Vous pouvez imaginer, ce matin, vous allez vous réveiller,
vous n'êtes pas sûr si vous travaillez ou vous ne travaillez pas
et vous recevez un appel,
vous avez besoin de venir au bureau ou dans
le magasin à 2h00.
Vous ne pouvez pas gérer votre vie personnelle.
C'est pour ça que l'encadrement est d'autant
plus nécessaire pour être sûr que ces nouvelles
modalités de travail sont des modalités de travail encadrées
qui ont les mêmes garanties, les mêmes protections,
le même droit à la retraite,
que ça ne devienne pas un travail caché ou qui n'ait
pas les mêmes garanties que le travail que l'on voit.
C'est quand même ça qui est très important.
Tout à fait. Aussi, vous avez des pays où il n'y a pas de protection comme ça.
Même maintenant, il n'y avait pas de protection, même avant la pandémie,
même pour les personnes dans des bureaux ou des magasins.
Vraiment, vous avez besoin de ce type de protection
pour tous les travailleurs qui travaillent.
Par exemple, le travail sur appel,
vous avez besoin d'avoir un peu plus de notifications, un minimum,
par exemple, peut-être 48 heures ou 72 heures, quelque chose comme ça.

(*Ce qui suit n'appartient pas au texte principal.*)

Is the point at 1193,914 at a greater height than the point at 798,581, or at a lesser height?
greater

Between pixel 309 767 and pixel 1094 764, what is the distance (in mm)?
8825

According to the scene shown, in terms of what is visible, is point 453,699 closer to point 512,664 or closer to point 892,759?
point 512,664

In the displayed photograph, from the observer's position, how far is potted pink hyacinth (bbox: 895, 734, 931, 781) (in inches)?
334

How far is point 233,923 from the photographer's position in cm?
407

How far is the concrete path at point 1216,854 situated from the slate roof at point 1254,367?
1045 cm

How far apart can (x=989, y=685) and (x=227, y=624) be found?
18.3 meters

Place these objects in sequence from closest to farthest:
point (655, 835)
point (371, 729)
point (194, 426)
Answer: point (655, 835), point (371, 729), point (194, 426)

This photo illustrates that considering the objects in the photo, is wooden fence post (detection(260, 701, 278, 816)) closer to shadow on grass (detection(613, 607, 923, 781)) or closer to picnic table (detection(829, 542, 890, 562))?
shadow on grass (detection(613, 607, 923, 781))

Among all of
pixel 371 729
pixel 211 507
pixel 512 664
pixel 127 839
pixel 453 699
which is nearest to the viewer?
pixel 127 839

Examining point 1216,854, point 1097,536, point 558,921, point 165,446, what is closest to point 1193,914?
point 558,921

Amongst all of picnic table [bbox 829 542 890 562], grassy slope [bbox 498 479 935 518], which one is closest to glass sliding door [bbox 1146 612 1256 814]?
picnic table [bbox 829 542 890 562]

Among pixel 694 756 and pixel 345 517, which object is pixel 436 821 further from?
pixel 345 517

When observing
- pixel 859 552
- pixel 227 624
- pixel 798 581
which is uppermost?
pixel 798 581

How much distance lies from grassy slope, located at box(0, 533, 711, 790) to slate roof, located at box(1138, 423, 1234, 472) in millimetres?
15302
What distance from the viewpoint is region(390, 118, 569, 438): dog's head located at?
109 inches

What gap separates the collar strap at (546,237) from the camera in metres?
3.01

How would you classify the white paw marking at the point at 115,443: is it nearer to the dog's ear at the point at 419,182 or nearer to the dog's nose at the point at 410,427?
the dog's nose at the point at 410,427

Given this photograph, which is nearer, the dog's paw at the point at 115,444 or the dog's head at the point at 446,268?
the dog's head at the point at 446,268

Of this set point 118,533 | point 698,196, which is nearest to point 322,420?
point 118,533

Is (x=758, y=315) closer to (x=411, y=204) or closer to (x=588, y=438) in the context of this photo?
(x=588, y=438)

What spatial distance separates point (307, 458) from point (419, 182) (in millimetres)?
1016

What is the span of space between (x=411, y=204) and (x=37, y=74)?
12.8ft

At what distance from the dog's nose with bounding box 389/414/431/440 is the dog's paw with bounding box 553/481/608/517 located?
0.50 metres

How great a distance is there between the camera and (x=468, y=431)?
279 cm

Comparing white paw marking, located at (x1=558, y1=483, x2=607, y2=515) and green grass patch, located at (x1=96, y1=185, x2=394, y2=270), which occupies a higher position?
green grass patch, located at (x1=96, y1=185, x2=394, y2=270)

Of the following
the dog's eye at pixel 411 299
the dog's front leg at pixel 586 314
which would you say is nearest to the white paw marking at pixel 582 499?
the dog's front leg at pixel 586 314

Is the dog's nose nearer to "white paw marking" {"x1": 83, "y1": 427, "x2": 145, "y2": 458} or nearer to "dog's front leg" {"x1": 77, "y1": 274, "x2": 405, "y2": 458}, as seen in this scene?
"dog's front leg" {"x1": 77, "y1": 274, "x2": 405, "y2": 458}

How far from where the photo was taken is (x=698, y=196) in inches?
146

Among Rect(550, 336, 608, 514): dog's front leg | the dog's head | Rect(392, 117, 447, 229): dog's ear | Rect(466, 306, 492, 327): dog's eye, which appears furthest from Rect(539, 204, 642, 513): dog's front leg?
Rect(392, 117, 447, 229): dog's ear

Vous avez besoin d'avoir un peu
de notifications en avance pour préserver votre
vie personnelle et vous assurer que ce n'est pas
complètement détruit par votre travail.
Je crois que beaucoup de nos auditeurs sont complètement d'accord avec vous.
J'imagine. [rires]
Merci Jon Messenger d'avoir parlé avec nous.
Merci.
Nous avons parlé avec Jon Messenger
qui est spécialiste des conditions de travail à l'OIT.
Nous continuerons à parler des changements qui bouleversent
le monde du travail dans les prochaines semaines.
Pour l'instant, c'est au revoir et à bientôt
pour un prochain épisode des Voix de l'OIT.